Quatre des entreprises d'IA les plus influentes au monde siégeront aux côtés des dirigeants du G7 à Évian la semaine prochaine, alors que la France place la gouvernance de l'IA au sommet de l'ordre du jour du sommet.
Quatre des entreprises d'IA les plus influentes au monde siégeront aux côtés des dirigeants du G7 à Évian la semaine prochaine, alors que la France place la gouvernance de l'IA au sommet de l'ordre du jour du sommet.

La France accueillera les patrons de l'IA d'Anthropic, OpenAI, Google et Mistral AI lors du sommet du G7 la semaine prochaine à Évian, plaçant la gouvernance de l'IA et la sécurité en ligne au cœur des discussions entre les dirigeants des plus grandes économies mondiales.
« L'ordre du jour vise à répondre aux crises mondiales et aux défis économiques élargis, avec la gouvernance de l'IA et la sécurité en ligne comme piliers centraux », ont déclaré des responsables français impliqués dans la planification du sommet.
Le sommet se déroule du 15 au 17 juin à Évian, une ville lacustre à la frontière franco-suisse. Genève, de l'autre côté du lac Léman, a renforcé la sécurité en prévision d'une manifestation prévue pouvant rassembler jusqu'à 50 000 personnes, selon les autorités locales. Les quatre entreprises d'IA représentées couvrent les acteurs les plus précieux du secteur : Anthropic, soutenue par Amazon.com Inc. et Alphabet Inc. ; OpenAI, dont le partenariat avec Microsoft Corp. a alimenté l'essor de l'IA générative ; l'unité DeepMind de Google ; et Mistral AI, basée à Paris, le principal challenger européen face à la domination américaine.
Le résultat pourrait remodeler la manière dont l'industrie de l'IA, évaluée à plus de 200 milliards de dollars, opère dans les économies développées. De nouvelles règles sur la modération des contenus, la transparence des modèles et les tests de sécurité imposeraient des coûts de conformité aux entreprises, notamment Alphabet, Microsoft et Amazon, tout en créant potentiellement un fossé réglementaire favorable aux acteurs établis disposant des ressources nécessaires pour s'y conformer.

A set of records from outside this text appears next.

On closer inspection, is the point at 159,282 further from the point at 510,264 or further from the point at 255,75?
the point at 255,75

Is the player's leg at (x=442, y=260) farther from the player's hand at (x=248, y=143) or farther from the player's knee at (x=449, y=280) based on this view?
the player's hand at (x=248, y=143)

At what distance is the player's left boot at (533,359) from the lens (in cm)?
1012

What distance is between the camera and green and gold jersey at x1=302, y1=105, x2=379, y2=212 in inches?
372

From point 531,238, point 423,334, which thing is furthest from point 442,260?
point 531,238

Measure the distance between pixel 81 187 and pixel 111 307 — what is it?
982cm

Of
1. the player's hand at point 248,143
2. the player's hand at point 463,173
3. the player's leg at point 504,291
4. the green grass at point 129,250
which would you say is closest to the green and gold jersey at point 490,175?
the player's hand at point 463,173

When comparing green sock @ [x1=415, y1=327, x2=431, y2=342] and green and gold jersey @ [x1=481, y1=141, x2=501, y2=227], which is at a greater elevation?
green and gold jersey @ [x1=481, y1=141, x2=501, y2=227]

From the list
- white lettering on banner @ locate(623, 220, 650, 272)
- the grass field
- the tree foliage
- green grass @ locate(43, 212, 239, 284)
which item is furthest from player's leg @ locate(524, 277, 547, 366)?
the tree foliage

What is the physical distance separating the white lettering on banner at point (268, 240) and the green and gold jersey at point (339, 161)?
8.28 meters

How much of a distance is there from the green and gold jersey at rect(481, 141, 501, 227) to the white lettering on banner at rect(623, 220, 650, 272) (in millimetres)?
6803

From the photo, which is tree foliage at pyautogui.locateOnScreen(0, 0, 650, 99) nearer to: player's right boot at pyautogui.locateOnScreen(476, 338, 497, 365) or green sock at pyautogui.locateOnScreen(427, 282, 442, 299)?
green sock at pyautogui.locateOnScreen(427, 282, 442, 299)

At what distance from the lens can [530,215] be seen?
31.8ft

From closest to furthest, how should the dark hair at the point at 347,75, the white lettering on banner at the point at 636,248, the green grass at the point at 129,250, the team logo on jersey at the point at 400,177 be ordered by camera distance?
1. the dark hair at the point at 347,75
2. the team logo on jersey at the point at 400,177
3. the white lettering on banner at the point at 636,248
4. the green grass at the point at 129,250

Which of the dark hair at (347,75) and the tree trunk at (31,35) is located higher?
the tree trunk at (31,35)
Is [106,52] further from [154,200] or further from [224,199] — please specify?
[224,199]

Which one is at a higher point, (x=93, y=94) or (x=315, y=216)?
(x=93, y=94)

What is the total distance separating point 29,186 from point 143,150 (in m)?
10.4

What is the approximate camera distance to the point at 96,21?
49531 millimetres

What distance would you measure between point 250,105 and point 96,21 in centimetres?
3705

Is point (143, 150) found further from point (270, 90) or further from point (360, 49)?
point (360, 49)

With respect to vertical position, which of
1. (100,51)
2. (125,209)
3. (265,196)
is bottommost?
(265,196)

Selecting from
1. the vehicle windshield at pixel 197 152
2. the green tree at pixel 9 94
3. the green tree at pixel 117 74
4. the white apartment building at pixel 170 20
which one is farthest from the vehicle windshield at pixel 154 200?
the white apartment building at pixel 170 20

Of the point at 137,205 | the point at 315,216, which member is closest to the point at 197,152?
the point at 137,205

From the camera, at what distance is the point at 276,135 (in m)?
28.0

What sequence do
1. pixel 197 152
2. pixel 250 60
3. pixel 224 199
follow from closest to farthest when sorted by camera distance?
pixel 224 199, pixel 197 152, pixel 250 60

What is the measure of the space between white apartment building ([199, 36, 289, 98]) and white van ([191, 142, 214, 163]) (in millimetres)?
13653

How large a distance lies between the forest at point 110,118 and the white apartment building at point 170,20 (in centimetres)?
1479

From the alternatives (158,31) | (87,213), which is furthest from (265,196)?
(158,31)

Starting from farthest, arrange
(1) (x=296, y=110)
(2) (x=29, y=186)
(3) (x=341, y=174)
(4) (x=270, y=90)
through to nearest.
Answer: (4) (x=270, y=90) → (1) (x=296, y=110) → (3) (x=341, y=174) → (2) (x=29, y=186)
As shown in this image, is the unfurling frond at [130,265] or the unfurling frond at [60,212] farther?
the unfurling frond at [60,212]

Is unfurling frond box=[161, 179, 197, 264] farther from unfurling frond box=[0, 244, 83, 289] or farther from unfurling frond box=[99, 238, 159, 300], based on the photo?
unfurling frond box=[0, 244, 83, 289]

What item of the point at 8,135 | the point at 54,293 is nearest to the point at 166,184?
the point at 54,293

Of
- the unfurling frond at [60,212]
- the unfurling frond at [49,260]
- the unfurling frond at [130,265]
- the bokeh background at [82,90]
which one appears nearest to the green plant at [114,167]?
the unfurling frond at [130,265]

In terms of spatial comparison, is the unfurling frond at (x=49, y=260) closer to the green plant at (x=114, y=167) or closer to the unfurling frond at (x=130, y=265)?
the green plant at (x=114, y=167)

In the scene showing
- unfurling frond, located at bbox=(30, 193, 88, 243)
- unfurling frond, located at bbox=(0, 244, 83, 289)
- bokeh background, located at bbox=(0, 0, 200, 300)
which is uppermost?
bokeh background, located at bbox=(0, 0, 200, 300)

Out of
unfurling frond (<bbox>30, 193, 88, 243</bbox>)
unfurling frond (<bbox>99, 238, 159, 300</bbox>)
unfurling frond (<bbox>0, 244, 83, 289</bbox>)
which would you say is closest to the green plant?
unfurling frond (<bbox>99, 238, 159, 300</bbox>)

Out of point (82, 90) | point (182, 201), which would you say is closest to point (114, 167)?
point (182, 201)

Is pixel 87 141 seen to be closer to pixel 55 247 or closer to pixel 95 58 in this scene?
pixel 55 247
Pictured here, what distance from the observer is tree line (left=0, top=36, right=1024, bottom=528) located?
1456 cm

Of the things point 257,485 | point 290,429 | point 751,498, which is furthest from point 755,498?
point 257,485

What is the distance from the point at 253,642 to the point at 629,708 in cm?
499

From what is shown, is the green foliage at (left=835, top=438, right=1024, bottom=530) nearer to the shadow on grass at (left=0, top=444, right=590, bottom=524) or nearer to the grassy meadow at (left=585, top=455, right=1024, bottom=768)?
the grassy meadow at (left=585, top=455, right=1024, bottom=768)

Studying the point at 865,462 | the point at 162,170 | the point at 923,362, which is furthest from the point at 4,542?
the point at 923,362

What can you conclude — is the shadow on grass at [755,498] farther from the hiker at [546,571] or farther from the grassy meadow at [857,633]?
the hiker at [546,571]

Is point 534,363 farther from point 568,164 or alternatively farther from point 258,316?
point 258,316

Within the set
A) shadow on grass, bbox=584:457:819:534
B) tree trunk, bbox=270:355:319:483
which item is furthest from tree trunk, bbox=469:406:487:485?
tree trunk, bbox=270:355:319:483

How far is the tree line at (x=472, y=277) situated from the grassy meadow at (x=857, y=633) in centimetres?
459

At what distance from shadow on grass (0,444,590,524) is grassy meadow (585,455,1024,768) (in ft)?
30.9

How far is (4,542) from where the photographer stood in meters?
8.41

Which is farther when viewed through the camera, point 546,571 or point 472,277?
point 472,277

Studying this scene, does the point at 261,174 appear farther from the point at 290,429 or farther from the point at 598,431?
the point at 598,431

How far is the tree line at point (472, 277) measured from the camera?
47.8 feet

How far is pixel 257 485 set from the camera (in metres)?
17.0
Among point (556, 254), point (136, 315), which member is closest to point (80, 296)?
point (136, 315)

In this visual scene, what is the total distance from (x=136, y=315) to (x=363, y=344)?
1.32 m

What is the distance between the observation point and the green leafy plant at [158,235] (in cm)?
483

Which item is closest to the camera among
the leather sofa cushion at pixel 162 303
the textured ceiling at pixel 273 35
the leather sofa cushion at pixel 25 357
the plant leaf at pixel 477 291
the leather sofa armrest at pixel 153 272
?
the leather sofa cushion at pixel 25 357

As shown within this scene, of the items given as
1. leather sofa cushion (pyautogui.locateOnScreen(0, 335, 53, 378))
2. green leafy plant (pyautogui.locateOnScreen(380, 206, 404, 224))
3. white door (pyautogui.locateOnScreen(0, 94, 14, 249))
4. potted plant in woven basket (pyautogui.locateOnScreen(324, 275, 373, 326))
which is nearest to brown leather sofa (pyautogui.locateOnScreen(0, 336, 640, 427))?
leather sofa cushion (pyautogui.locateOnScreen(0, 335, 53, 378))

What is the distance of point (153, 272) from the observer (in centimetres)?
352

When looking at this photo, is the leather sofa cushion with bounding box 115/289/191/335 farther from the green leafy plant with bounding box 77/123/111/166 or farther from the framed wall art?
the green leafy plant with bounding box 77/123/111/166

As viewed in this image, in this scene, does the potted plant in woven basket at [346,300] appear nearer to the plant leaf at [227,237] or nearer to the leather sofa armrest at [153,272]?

La volonté du G7 d'établir des règles communes en matière d'IA intervient alors que les grandes économies adoptent des approches divergentes. La loi européenne sur l'IA, approuvée en 2024, impose des obligations graduées en fonction du risque, avec des amendes pouvant atteindre 7 % du chiffre d'affaires annuel mondial en cas d'infraction. Les États-Unis ont privilégié des engagements volontaires, l'administration du président Donald Trump ayant publié un décret en 2025 encourageant l'autorégulation tout en se réservant le droit d'intervenir pour des raisons de sécurité nationale.
La dernière fois que les dirigeants du G7 se sont concentrés sur un seul secteur technologique, c'était lors du sommet d'Hiroshima en 2023, où ils se sont mis d'accord sur des principes pour l'IA générative, notamment la transparence, la responsabilité et la sécurité. Depuis lors, la capitalisation boursière des six plus grandes entreprises technologiques américaines a augmenté de plus de 3 000 milliards de dollars, selon les données de Bloomberg, soulignant les enjeux de toute intervention réglementaire.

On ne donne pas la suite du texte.